Russian rose loaf with pesto, parmesan and pine nuts: love at first sight! It’s not the first time that it happens, zapping through Pinterest 😉 during the summer, you know, kneading and let dough rise is so satisfying. Thanks to the warm temperatures everything will be easier and quicker. This loaf’s name is “Russian rose loaf”, I don’t know if it is really a Russian recipe, but I can guarantee that it is totally worth preparing it. I recommend to use homemade pesto sauce. I did not the classic recipe, I simply blended olive oil, basil leaves (from my garden) and pine nuts together… and that’s it! Pesto is ready!
Russian rose loaf with pesto, parmesan and pine nuts
For the dough:
- 600 g (21 oz) flour (I used 200 g/7 oz bread flour + 400 g/14 oz all-purpose flour)
- 28 g (1oz) fresh yeast
- 10 g (0.35oz) sugar
- 10g (0.35oz) salt
- 50 ml (1.7 fl oz/ ¼ cup) olive oil
- 1 tablespoon white vinegar
- 300 ml (10 fl oz/1 ¼ cups) warm water + more as needed
For the filling:
- 190 g (6.7 oz) pesto
- Parmesan cheese
- Pine nuts
Place all of the dough ingredients except water and salt in a large mixing bowl. Add the tepid salted water gradually. Add as much water as needed until all of the dry ingredients are moistened and pull together into a dough.
Flour the work surface and knead the mixture for about 5 minutes. The dough should be solid and non-sticky. Form a ball with the dough, lightly oil a bowl and put the dough to rest, after having turned over a little bit in order to oil the entire surface of the dough.
Cover with plastic wrap and a kitchen towel and let rise for about 40 minutes to an hour. The dough should almost double its initial volume.
Take the dough and roll it out on a floured surface. To roll the dough, use the hands or a floured rolling pin. Roll the dough with a rectangular shape.

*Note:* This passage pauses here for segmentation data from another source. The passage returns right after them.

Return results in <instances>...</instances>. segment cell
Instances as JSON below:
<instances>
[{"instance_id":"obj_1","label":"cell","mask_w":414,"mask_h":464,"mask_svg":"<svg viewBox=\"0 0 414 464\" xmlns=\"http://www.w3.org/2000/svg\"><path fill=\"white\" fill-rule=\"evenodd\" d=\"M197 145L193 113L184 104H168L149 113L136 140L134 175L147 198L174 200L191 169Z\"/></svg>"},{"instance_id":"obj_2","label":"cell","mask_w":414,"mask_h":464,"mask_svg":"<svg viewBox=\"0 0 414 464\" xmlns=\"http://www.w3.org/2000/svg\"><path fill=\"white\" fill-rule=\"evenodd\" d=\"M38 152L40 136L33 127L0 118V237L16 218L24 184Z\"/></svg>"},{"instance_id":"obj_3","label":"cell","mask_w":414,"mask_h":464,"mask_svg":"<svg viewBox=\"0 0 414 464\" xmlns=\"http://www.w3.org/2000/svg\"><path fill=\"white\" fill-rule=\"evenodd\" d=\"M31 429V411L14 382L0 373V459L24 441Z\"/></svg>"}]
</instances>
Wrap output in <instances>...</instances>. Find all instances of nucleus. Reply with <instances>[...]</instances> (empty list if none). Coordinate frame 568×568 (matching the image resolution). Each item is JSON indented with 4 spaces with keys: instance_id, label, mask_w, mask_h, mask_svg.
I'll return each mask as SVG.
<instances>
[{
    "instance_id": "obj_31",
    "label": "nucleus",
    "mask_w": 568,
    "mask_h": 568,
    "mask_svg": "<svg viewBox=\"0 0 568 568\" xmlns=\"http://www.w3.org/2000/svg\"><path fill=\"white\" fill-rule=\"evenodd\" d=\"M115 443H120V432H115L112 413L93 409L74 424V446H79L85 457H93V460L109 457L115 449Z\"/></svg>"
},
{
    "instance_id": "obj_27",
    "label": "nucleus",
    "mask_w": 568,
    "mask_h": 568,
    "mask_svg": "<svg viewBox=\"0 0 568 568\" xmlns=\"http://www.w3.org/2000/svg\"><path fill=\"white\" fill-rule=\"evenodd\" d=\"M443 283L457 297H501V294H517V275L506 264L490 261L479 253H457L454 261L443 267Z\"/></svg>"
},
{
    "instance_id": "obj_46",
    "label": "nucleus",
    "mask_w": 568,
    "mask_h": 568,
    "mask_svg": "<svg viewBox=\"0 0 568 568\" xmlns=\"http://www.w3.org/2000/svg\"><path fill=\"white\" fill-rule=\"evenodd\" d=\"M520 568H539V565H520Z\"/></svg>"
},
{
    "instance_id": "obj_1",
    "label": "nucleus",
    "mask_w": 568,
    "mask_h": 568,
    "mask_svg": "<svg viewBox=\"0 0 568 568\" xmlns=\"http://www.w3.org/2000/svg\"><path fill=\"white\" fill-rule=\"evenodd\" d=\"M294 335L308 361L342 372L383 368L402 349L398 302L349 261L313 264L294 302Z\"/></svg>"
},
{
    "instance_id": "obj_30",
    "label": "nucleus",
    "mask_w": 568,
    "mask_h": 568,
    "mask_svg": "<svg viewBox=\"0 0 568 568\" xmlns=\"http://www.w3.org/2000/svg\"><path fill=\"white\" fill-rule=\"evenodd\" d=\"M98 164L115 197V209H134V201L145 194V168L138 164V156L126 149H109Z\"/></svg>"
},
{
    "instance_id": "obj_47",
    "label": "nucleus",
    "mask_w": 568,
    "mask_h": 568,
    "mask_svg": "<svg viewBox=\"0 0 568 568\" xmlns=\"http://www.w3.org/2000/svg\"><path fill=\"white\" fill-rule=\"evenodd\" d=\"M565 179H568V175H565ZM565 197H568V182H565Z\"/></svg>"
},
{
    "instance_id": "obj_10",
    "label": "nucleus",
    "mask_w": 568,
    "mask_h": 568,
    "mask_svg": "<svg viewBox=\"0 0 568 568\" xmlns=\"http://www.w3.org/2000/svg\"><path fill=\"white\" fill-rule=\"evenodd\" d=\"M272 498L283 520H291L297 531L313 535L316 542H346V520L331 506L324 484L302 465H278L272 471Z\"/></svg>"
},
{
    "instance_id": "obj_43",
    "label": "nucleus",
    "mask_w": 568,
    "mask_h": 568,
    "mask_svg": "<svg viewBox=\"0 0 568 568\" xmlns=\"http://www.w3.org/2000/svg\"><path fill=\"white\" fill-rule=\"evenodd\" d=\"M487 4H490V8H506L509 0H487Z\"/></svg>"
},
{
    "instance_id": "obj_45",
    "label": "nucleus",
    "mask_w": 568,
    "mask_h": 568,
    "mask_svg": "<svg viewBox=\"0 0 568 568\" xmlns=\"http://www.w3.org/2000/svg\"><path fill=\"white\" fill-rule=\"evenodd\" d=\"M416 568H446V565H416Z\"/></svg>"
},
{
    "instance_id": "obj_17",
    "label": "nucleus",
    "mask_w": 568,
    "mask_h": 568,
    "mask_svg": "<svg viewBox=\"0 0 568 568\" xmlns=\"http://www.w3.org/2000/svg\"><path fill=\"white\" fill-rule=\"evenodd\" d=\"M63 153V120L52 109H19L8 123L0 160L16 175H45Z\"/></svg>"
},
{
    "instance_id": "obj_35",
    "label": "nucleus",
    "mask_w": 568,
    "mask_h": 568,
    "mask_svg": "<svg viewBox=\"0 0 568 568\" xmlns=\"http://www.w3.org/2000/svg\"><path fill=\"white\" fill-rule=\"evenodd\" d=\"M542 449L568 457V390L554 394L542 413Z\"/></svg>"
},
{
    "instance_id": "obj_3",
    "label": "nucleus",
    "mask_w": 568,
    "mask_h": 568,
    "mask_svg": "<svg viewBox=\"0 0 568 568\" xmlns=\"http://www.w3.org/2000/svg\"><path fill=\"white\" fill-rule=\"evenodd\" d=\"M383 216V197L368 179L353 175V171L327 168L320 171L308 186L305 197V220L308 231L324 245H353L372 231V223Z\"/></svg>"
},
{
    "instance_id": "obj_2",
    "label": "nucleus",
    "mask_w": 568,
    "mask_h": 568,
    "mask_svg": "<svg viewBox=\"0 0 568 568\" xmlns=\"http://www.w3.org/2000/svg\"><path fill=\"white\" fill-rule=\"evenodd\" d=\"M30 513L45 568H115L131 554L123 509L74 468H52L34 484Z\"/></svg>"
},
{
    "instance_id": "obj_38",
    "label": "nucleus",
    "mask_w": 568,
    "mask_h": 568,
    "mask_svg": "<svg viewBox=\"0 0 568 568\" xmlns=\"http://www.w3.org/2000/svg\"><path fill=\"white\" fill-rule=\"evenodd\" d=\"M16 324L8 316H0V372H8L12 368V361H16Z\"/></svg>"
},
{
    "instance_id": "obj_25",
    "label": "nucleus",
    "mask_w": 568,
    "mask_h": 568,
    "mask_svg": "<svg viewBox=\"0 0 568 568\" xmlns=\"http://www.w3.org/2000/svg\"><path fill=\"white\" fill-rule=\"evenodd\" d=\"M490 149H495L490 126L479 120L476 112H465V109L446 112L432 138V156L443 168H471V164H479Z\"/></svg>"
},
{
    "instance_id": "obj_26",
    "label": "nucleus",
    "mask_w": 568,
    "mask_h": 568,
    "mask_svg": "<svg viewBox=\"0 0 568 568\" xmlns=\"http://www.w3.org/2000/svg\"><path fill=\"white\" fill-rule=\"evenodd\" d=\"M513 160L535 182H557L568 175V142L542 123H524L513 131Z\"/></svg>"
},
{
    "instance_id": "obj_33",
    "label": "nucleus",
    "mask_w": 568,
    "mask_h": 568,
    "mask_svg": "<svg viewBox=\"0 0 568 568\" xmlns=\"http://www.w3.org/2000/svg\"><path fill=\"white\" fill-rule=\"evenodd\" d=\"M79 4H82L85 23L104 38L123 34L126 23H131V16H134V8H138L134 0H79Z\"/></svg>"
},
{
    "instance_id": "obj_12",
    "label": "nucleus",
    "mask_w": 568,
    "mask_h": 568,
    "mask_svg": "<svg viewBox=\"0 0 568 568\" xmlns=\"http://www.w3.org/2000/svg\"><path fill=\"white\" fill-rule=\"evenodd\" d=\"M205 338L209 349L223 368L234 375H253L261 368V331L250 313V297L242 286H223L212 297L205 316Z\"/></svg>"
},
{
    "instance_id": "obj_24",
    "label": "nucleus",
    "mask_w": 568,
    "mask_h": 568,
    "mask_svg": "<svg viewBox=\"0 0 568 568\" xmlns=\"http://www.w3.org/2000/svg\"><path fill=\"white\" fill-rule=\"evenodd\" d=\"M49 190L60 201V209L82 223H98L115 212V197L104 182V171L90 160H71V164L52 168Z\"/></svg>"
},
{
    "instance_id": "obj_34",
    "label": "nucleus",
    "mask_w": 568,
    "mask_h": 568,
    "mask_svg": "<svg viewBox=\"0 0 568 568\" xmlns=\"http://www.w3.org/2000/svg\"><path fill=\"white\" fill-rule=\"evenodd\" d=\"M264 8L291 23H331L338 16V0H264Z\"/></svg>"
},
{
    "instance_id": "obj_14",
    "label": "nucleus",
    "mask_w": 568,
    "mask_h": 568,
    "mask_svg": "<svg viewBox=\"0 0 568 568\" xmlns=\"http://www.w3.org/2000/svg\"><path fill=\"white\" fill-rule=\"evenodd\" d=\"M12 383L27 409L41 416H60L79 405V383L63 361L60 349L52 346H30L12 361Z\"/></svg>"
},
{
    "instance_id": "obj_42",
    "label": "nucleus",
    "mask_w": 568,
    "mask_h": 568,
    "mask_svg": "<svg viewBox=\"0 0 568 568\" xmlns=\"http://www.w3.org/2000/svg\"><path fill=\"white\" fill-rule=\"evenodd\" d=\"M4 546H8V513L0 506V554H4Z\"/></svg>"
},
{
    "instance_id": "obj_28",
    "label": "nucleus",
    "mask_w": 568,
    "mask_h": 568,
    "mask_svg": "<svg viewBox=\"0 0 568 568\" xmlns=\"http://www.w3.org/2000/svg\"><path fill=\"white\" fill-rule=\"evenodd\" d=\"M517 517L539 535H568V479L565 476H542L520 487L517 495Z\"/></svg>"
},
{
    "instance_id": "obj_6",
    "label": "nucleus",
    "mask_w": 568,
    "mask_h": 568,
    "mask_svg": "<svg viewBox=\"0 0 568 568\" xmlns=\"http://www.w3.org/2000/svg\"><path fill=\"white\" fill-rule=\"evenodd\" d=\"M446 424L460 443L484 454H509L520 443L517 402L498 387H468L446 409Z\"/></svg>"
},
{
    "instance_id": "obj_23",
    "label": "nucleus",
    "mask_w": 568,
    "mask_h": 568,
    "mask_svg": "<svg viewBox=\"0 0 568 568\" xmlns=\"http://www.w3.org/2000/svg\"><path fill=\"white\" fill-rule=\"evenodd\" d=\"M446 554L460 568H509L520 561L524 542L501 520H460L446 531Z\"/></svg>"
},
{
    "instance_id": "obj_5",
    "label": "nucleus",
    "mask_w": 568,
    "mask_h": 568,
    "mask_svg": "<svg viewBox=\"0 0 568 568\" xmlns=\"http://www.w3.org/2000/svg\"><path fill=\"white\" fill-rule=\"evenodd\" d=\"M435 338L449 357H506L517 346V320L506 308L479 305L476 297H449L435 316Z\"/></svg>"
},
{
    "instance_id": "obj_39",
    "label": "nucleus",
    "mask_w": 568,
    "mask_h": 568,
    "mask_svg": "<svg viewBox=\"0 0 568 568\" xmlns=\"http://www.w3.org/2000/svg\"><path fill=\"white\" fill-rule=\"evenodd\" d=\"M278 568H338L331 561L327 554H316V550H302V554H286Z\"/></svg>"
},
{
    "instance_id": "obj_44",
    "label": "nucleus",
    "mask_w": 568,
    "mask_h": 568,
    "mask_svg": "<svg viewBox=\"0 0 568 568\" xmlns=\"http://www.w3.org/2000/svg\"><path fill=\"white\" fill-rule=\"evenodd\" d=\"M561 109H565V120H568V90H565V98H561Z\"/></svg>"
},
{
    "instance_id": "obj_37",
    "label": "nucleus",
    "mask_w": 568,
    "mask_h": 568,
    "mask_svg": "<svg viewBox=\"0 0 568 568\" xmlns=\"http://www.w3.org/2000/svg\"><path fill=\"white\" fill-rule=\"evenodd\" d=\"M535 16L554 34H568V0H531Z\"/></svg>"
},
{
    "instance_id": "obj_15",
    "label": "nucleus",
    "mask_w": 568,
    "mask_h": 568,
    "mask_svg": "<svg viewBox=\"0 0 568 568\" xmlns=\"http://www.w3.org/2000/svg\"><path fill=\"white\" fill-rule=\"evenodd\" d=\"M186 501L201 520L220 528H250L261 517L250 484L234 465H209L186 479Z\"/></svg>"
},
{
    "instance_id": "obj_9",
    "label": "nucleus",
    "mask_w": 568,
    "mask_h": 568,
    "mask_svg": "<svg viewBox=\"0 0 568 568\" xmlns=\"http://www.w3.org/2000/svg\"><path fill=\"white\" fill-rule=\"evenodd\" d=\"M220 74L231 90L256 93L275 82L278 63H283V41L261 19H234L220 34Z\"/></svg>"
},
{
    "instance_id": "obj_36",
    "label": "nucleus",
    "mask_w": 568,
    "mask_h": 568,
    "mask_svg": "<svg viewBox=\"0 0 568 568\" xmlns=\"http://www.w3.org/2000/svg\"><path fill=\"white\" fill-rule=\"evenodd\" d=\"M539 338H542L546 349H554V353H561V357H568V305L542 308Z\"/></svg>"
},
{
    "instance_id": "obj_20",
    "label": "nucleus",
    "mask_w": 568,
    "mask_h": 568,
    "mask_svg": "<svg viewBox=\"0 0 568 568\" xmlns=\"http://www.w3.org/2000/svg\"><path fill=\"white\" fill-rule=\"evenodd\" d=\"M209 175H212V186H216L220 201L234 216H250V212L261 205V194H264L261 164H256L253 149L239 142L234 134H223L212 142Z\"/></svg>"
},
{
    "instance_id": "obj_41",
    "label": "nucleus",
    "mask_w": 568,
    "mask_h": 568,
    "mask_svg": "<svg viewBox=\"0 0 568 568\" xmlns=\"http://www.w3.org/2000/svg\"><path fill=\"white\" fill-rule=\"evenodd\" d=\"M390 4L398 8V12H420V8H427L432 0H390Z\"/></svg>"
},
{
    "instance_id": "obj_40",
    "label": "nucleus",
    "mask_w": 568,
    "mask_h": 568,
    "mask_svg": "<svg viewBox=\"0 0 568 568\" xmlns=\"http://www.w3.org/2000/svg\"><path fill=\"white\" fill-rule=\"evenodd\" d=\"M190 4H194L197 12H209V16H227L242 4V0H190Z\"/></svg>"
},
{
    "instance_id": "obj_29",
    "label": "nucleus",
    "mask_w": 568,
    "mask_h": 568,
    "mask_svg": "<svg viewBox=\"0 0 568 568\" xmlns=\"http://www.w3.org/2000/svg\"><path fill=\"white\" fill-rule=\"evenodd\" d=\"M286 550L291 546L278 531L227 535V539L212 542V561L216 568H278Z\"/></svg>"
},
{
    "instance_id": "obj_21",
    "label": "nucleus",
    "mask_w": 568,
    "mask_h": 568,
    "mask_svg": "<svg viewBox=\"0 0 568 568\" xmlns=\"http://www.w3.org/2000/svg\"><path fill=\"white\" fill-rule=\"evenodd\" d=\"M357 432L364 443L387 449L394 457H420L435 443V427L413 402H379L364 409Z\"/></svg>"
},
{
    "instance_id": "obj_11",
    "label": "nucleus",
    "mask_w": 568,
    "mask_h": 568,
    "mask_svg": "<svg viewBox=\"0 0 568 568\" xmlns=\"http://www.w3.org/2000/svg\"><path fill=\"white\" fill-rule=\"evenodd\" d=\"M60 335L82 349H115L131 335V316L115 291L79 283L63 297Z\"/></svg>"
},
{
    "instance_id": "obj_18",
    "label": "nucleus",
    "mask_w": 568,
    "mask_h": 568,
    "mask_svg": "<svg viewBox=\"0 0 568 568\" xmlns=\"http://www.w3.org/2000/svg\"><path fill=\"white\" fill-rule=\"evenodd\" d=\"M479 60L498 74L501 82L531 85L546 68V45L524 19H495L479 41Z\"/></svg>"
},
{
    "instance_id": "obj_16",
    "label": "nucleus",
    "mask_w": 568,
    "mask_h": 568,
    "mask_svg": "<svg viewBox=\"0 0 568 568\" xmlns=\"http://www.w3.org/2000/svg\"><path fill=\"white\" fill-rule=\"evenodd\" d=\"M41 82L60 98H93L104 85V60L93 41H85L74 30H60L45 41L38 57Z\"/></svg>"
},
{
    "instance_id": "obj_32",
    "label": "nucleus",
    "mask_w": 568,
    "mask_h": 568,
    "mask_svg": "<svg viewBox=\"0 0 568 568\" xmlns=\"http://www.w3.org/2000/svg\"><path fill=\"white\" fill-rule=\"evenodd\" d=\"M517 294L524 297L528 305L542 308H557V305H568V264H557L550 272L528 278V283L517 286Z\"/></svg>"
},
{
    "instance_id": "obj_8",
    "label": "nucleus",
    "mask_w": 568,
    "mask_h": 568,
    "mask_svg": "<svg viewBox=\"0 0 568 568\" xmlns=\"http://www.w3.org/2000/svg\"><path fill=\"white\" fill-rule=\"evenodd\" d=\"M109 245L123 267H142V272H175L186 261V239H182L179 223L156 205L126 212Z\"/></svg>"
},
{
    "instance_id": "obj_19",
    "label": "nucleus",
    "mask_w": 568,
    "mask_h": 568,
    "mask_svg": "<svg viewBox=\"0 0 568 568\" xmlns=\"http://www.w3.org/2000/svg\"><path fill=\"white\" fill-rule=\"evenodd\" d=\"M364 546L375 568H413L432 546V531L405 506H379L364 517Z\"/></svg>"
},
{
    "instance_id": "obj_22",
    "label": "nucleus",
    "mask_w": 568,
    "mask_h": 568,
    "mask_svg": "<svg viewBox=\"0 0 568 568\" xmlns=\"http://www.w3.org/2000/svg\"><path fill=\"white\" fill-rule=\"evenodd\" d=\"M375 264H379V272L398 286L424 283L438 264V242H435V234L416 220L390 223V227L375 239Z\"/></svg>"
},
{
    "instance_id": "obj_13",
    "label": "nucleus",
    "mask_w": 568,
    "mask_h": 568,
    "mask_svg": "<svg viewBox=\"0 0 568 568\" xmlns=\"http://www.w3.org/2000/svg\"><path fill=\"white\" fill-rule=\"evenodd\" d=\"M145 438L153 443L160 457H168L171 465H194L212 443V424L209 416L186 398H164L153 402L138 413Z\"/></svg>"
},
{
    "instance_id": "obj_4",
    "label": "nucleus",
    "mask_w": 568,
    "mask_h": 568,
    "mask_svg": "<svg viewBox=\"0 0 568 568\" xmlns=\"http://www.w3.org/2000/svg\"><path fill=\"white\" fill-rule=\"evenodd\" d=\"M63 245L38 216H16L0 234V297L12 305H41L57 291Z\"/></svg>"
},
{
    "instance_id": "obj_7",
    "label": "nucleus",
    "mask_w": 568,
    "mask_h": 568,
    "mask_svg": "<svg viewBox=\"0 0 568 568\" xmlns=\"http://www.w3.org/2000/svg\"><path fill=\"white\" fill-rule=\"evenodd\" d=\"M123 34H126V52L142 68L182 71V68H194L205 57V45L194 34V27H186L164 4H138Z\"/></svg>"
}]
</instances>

Brush the entire pastry with pesto, leaving 2-3 cm of space at the sides. Sprinkle with Parmesan cheese and toasted chopped pine nuts.
Roll the dough. You have to make a very tight roll. In the end, wet the edge with water and seal the roll. Shape the roll to make it even and make sure it is tightly closed. The closure must be in contact with the work table.
To explain the process it will be easier to just look at the pictures below. 😉 Cut the roll lengthwise. Hold the filled roll ‘belly up’.
Combine the two ends of the rolls and braid, always holding the stuffed part facing upwards.
At the end of the braid, stick together the end of the rolls and shape the braid by twining the braid, as if it were the shell of a snail.
Lift the loaf and place in the center of the springform ring on the parchment paper. Let rise in the oven for 40-60 minutes.
After the second rising, brush the loaf with a mixture of pesto and water, put even a handful of parmesan and a few whole toasted pine nuts.
Preheat the oven to 210° (410°F). Bake the loaf for 10 minutes at 210° (410°F), then then decrease the oven temperature to 180° (355°F) and bake for another 25 – 30 minutes.
Remove from the oven onto a cooling rack and lift off the ring around the loaf. Serve the Russian rose loaf warm or cold.